# Task item
Please reproduce, exactly and with nothing added, the line containing "common name: plains zebra" and every line after it to the end of the records.

Saved data entries:
--------------------------------------------------
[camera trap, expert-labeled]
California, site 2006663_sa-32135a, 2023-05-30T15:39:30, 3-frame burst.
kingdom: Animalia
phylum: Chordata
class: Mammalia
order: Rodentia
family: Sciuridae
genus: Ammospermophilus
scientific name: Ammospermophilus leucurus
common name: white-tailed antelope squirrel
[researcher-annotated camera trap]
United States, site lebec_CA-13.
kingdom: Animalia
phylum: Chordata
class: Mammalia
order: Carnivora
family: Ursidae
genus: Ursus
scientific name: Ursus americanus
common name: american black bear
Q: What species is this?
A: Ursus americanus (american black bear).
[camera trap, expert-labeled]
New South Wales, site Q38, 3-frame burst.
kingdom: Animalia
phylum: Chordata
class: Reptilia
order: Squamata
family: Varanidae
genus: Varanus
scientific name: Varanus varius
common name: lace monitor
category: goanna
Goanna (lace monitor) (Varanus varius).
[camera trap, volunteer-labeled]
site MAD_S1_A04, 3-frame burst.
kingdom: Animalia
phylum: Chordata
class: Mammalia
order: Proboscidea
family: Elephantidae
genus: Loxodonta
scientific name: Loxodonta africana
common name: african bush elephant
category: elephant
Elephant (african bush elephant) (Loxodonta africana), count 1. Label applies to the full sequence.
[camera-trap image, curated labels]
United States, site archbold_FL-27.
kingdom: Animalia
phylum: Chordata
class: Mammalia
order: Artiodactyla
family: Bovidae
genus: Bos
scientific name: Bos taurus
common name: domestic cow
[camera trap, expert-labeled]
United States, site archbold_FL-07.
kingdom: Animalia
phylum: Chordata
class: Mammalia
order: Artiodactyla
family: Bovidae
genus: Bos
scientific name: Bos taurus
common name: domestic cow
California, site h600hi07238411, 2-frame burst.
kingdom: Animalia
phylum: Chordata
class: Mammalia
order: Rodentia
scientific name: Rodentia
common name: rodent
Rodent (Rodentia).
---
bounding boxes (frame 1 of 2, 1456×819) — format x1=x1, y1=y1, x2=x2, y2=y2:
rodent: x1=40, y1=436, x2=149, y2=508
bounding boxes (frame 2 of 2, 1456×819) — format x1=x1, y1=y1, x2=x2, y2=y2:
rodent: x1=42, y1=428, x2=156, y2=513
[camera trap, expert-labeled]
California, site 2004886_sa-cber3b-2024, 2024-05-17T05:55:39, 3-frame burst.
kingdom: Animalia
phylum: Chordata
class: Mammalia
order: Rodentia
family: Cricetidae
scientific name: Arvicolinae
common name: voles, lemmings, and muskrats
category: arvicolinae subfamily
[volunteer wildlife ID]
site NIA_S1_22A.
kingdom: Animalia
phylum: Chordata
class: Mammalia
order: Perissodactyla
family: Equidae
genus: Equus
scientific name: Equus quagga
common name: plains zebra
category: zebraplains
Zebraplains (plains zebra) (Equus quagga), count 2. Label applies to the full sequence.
--------------------------------------------------
# Task output
common name: plains zebra
category: zebraplains
Zebraplains (plains zebra) (Equus quagga), count 2. Label applies to the full sequence.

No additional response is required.